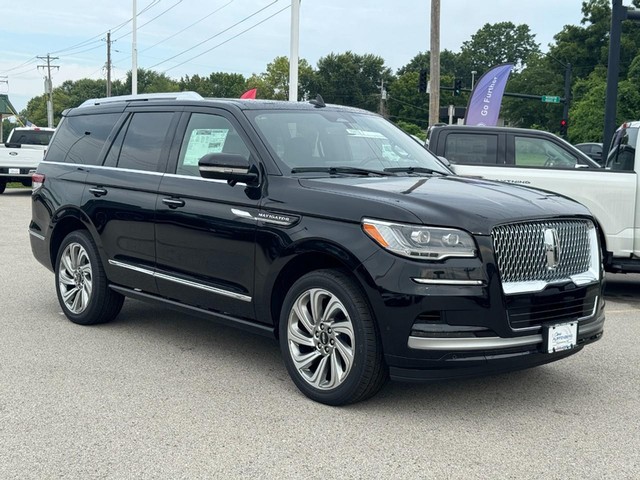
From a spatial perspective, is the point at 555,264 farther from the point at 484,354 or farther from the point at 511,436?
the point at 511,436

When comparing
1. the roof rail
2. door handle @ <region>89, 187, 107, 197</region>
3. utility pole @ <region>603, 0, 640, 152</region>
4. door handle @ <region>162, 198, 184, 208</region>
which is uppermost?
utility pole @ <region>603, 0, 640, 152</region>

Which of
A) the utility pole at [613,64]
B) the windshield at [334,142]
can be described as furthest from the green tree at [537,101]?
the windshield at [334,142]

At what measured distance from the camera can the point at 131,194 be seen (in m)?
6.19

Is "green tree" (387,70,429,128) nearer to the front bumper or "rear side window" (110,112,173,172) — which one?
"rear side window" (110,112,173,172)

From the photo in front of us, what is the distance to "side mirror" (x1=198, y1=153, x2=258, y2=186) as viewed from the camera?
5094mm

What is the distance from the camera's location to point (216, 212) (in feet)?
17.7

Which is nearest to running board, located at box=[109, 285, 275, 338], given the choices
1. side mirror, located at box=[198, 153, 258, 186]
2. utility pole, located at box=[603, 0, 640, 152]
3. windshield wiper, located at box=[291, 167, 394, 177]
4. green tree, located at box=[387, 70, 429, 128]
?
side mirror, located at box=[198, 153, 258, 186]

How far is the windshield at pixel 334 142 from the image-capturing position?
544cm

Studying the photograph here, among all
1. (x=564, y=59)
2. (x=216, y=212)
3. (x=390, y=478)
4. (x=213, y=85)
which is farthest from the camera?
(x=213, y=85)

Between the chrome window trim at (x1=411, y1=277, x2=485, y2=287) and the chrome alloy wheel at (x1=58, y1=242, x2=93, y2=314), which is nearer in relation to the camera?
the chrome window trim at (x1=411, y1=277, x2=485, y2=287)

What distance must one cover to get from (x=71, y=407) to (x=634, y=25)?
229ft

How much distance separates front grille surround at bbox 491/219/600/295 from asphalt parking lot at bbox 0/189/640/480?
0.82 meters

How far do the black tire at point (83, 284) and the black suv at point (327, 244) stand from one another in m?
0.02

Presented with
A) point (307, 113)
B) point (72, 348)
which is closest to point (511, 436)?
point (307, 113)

▶ **Your instructions**:
Put every line of the records above into a numbered list, omitting blank lines and the picture.

▶ **Solution for this problem**:
1. From a spatial perspective, is the point at 555,264 farther from the point at 484,354 or farther from the point at 511,436?
2. the point at 511,436
3. When comparing
4. 1. the roof rail
5. 2. door handle @ <region>89, 187, 107, 197</region>
6. 3. utility pole @ <region>603, 0, 640, 152</region>
7. 4. door handle @ <region>162, 198, 184, 208</region>
8. which is uppermost?
9. utility pole @ <region>603, 0, 640, 152</region>
10. Which of
11. A) the utility pole at [613,64]
12. B) the windshield at [334,142]
13. can be described as furthest from the green tree at [537,101]?
14. the windshield at [334,142]
15. At what measured distance from the camera can the point at 131,194 be seen (in m)?
16. 6.19
17. Is "green tree" (387,70,429,128) nearer to the front bumper or "rear side window" (110,112,173,172) — which one?
18. "rear side window" (110,112,173,172)
19. From the photo in front of us, what is the distance to "side mirror" (x1=198, y1=153, x2=258, y2=186) as viewed from the camera?
20. 5094mm
21. What is the distance from the camera's location to point (216, 212) (in feet)?
22. 17.7
23. Which is nearest to running board, located at box=[109, 285, 275, 338], given the choices
24. 1. side mirror, located at box=[198, 153, 258, 186]
25. 2. utility pole, located at box=[603, 0, 640, 152]
26. 3. windshield wiper, located at box=[291, 167, 394, 177]
27. 4. green tree, located at box=[387, 70, 429, 128]
28. ?
29. side mirror, located at box=[198, 153, 258, 186]
30. How far is the windshield at pixel 334 142 from the image-capturing position?
31. 544cm
32. Studying the photograph here, among all
33. 1. (x=564, y=59)
34. 2. (x=216, y=212)
35. 3. (x=390, y=478)
36. 4. (x=213, y=85)
37. which is farthest from the camera?
38. (x=213, y=85)
39. Between the chrome window trim at (x1=411, y1=277, x2=485, y2=287) and the chrome alloy wheel at (x1=58, y1=242, x2=93, y2=314), which is nearer in relation to the camera?
40. the chrome window trim at (x1=411, y1=277, x2=485, y2=287)
41. What distance must one cover to get from (x=71, y=407) to (x=634, y=25)?
42. 229ft
43. How much distance separates front grille surround at bbox 491/219/600/295 from asphalt parking lot at bbox 0/189/640/480?
44. 0.82 meters
45. How far do the black tire at point (83, 284) and the black suv at point (327, 244) stand from one another in m?
46. 0.02
47. Presented with
48. A) point (307, 113)
49. B) point (72, 348)
50. which is closest to point (511, 436)?
51. point (307, 113)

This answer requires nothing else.